Should the PVP be changed with regards to instances?

Jeremy Shaw jeremy at n-heptane.com
Wed Dec 21 18:54:55 CET 2011


On Wed, Dec 21, 2011 at 11:24 AM, wren ng thornton <wren at freegeek.org> wrote:
> Agreed with this. And with Ganesh Sittampalam: the solution to the problem
> of major version changes is automated testing/reporting, not allowing
> potentially breaking changes in minor versions.

Can you explain how this helps ?

The problem I have is that the chances of adding a new instance
breaking something is often pretty low -- possibly 0. But, bumping the
major version number requires myself and others to do a bunch of work.
Would this automated testing allow me to be sure that nothing will
break when I add an instance, and therefore allow me to only bump the
minor version number?
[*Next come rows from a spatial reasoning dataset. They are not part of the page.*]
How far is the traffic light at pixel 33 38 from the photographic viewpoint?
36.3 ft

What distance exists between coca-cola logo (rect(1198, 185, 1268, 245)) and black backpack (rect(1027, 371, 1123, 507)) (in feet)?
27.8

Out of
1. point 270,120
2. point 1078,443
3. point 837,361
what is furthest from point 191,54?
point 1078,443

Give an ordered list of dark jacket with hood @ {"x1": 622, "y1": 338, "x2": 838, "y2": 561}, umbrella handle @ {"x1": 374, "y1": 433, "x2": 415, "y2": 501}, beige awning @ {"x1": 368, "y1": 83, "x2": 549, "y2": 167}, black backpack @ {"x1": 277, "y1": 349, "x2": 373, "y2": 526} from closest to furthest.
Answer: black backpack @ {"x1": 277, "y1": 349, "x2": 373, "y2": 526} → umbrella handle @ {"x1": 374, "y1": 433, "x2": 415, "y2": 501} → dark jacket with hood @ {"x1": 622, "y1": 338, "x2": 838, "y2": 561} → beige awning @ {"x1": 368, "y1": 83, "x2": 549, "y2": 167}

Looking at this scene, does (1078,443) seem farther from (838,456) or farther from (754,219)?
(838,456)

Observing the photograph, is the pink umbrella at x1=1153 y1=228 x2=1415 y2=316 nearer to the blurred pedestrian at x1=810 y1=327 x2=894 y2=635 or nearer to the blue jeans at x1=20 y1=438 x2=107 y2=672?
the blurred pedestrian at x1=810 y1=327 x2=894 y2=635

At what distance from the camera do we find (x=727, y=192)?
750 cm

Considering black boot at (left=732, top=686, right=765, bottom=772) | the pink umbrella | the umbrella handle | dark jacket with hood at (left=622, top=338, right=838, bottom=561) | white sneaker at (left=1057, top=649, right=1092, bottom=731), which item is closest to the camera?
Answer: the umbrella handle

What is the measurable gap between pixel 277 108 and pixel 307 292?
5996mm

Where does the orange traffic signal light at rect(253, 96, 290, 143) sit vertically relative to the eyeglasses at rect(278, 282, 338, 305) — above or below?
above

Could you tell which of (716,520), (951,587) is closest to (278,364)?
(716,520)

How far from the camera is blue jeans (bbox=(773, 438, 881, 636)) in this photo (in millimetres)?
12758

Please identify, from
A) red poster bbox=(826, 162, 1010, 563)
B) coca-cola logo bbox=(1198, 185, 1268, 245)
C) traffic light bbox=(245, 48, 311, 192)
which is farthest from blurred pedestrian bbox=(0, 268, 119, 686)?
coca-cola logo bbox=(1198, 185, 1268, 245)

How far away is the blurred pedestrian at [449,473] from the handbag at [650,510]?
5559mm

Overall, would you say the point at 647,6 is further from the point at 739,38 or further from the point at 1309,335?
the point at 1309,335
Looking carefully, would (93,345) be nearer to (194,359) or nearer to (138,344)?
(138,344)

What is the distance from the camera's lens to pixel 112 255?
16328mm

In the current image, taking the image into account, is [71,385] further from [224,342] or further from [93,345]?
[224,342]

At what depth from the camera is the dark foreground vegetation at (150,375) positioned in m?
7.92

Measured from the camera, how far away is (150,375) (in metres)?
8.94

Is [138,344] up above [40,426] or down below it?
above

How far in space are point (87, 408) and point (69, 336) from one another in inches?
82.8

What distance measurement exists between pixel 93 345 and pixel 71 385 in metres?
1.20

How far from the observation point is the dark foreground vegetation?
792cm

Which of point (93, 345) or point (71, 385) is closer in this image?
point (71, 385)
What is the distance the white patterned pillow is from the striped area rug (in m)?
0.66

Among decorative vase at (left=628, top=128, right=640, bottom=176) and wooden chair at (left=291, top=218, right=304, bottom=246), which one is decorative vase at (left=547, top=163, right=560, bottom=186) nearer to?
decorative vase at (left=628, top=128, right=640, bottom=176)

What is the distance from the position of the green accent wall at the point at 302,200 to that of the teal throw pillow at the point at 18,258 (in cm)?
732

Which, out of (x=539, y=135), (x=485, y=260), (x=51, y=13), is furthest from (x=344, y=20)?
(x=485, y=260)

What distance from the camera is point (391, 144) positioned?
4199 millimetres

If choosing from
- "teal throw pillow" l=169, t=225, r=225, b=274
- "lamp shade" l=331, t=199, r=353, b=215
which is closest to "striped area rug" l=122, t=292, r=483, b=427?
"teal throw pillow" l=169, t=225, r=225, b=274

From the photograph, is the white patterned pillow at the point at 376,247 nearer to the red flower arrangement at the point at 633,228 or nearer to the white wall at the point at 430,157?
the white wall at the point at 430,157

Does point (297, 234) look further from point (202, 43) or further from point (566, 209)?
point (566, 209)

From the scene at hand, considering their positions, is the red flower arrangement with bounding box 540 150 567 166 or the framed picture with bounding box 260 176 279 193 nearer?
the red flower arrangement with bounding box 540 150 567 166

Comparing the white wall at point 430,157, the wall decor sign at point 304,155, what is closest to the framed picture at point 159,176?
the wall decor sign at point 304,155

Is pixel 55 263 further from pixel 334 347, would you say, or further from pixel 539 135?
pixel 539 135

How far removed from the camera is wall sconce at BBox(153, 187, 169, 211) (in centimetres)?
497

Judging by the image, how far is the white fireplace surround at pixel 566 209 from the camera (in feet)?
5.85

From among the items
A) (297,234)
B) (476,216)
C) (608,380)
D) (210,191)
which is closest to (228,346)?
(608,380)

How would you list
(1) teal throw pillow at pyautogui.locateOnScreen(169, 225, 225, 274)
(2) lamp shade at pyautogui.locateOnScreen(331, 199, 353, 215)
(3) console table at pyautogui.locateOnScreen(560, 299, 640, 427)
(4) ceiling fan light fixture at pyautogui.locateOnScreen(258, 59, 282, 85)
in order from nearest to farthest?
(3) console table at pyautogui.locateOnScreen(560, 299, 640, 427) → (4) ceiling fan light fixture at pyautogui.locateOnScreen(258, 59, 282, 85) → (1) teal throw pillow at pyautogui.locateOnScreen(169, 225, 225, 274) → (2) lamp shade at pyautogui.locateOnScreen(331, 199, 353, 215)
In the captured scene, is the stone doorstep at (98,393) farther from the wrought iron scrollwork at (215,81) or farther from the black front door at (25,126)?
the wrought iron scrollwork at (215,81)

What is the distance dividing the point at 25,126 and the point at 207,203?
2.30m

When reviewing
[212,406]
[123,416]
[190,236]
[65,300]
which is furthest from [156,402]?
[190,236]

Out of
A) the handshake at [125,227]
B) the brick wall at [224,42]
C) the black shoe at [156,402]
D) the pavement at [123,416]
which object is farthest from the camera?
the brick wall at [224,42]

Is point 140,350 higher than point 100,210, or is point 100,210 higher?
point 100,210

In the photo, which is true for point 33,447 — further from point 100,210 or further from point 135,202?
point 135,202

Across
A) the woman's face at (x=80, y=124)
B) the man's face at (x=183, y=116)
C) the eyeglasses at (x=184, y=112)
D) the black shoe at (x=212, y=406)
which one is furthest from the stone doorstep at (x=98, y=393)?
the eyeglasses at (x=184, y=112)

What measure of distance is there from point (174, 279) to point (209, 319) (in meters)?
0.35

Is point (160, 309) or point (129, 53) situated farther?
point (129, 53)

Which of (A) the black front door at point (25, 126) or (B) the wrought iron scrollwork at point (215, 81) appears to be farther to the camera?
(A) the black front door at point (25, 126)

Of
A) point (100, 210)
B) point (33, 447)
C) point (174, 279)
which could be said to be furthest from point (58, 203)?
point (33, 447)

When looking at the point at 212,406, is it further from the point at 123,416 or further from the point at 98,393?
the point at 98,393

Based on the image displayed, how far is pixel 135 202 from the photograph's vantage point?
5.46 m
Obviously, the only way to know is to look in
every package the depends on my library and see if it adds any
conflicting instances. Though in practice, we can really only check
the packages on hackage.

Let's say the authors of text add a new instance[1]. I can not
actually update to that new version of text until all the other
libraries I use that depend on it are updated. For a very popular
library, like text, than can take awhile. So, I am stuck with the old
version until everybody updates -- and probably all they are going to
do is bump the version range.

Let's say that there turns out there is a conflict -- some package
does create a duplicate instance. Well, I can always use the
constraints flag to stick with the older text library until that *one*
problem package is updated. Annoying -- yes, but so is the
alternative.

So, the 'automated' solution I would like to see is one where the text
authors upload a new version with a bumped major version, and then
something automated happens and I can install text plus all the other
libraries that use it with out having to wait for the authors to
update their libraries.

Alternatively, a system where libraries exported some sort of
declaration of the API they need, so that the PVP is irrelevant would
be nice too -- if such a thing could be made to work. The core issue
is, after all, that we basically have a single bit of information that
we use to declare that the API is changed. That is obviously not very
fine grained...

- jeremy

[1] I don't text actually declares any type classes -- but let's pretend it did.